In this talk we will examine the challenges in rewriting programs for privilege-aware systems, and present a tool, called a policy weaver, that rewrites programs for such systems automatically. Our policy weaver takes as input a program written for a conventional system and a small and declarative policy (i.e., a regular expression describing allowed program executions). The weaver outputs a version of the program that invokes system calls so that it satisfies the policy. The weaver reduces each rewriting problem to finding a correct strategy to a two-player automata-theoretic safety game. We describe our experience developing a policy weaver for the Capsicum privilege-aware operating system (now included in FreeBSD 9.0), and describe how a policy weaver for an arbitrary privilege-aware system can be constructed automatically by providing a declarative model of the system to a policy-weaver generator. I will conclude by describing some future work and encourage other researchers to work on some interesting problems on this topic.

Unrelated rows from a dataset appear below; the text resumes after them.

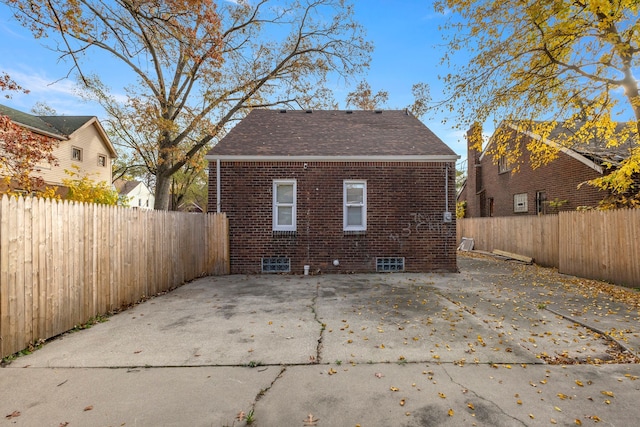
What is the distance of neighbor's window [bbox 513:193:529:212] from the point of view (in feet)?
54.1

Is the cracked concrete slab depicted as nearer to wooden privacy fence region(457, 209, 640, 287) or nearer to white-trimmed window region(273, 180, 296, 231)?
wooden privacy fence region(457, 209, 640, 287)

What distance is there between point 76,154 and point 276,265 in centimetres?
1898

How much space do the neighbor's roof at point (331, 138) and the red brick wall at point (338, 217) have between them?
1.15ft

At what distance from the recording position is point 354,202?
34.3 ft

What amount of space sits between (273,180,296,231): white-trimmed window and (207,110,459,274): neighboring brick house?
3 centimetres

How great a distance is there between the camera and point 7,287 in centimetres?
371

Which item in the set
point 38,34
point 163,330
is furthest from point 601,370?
point 38,34

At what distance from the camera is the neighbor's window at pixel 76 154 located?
67.2 ft

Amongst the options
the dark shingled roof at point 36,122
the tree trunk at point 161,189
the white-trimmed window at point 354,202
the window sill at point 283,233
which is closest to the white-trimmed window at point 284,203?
the window sill at point 283,233

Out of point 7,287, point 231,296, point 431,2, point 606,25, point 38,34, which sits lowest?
point 231,296

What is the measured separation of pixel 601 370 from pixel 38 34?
37.5 feet

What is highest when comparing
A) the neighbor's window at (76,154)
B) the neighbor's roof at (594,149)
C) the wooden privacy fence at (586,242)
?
the neighbor's window at (76,154)

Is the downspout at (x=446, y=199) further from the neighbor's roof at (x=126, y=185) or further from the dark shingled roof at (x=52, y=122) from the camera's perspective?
the neighbor's roof at (x=126, y=185)

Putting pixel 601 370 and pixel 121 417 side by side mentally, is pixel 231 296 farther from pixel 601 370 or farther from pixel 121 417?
pixel 601 370
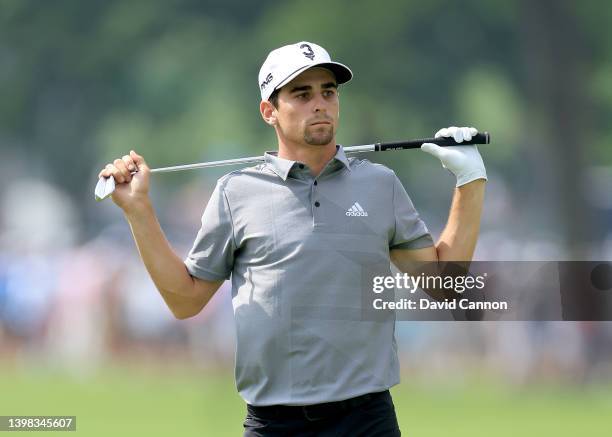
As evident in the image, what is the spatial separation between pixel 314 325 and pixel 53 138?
2168cm

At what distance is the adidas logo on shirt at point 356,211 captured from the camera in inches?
190

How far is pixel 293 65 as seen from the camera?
16.2 ft

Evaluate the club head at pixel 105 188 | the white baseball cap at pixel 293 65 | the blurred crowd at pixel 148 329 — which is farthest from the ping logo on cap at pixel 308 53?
the blurred crowd at pixel 148 329

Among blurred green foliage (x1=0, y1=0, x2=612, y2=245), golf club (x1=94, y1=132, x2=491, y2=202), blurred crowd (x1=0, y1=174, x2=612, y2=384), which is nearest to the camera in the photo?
golf club (x1=94, y1=132, x2=491, y2=202)

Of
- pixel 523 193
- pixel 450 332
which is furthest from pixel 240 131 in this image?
pixel 450 332

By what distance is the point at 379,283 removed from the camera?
4836 mm

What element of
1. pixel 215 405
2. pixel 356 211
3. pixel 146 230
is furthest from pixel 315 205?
pixel 215 405

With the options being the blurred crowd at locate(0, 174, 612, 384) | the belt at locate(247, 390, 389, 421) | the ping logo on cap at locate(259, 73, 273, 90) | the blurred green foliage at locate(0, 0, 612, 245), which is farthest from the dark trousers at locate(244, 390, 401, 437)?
the blurred green foliage at locate(0, 0, 612, 245)

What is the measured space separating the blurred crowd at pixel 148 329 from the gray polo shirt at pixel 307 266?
455 inches

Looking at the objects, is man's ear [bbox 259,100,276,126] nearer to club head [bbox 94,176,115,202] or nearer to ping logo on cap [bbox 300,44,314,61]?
ping logo on cap [bbox 300,44,314,61]

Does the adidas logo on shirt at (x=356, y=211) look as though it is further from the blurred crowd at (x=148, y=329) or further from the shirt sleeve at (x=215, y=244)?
the blurred crowd at (x=148, y=329)

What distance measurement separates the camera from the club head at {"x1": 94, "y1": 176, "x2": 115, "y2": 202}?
15.9ft

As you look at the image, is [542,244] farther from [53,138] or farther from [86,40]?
[53,138]

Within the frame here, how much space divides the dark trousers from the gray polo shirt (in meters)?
0.05
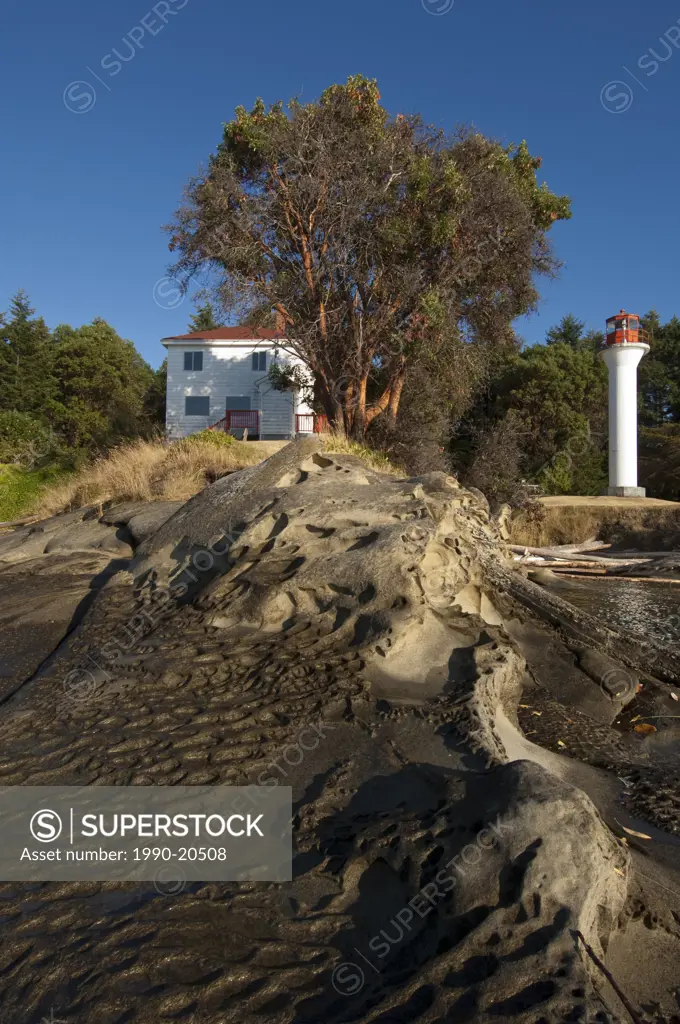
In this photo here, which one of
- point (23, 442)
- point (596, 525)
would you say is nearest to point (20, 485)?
point (23, 442)

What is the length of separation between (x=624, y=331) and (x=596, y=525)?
7.87 m

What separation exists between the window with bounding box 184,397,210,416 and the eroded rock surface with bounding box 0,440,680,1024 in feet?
76.4

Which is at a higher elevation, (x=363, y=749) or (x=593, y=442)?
(x=593, y=442)

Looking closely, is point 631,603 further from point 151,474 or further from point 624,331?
point 624,331

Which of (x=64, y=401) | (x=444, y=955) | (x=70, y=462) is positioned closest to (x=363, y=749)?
(x=444, y=955)

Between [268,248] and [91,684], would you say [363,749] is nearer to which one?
[91,684]

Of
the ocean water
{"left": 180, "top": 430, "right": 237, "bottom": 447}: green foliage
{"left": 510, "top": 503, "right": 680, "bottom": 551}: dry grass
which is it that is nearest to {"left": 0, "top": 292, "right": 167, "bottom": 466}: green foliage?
{"left": 180, "top": 430, "right": 237, "bottom": 447}: green foliage

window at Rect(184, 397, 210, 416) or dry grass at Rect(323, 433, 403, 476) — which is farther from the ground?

Bio: Somesh Jha received his B.Tech from Indian Institute of Technology, New Delhi in Electrical Engineering. He received his Ph.D. in Computer Science from Carnegie Mellon University in 1996. Currently, Somesh Jha is a Professor in the Computer Sciences Department at the University of Wisconsin (Madison), which he joined in 2000. His work focuses on analysis of security protocols, survivability analysis, intrusion detection, formal methods for security, and analyzing malicious code.  Recently he has also worked on privacy-preserving protocols. Somesh Jha has published over 150 articles in highly-refereed conferences and prominent journals. He has won numerous best-paper awards. Somesh also received the NSF career award in 2005.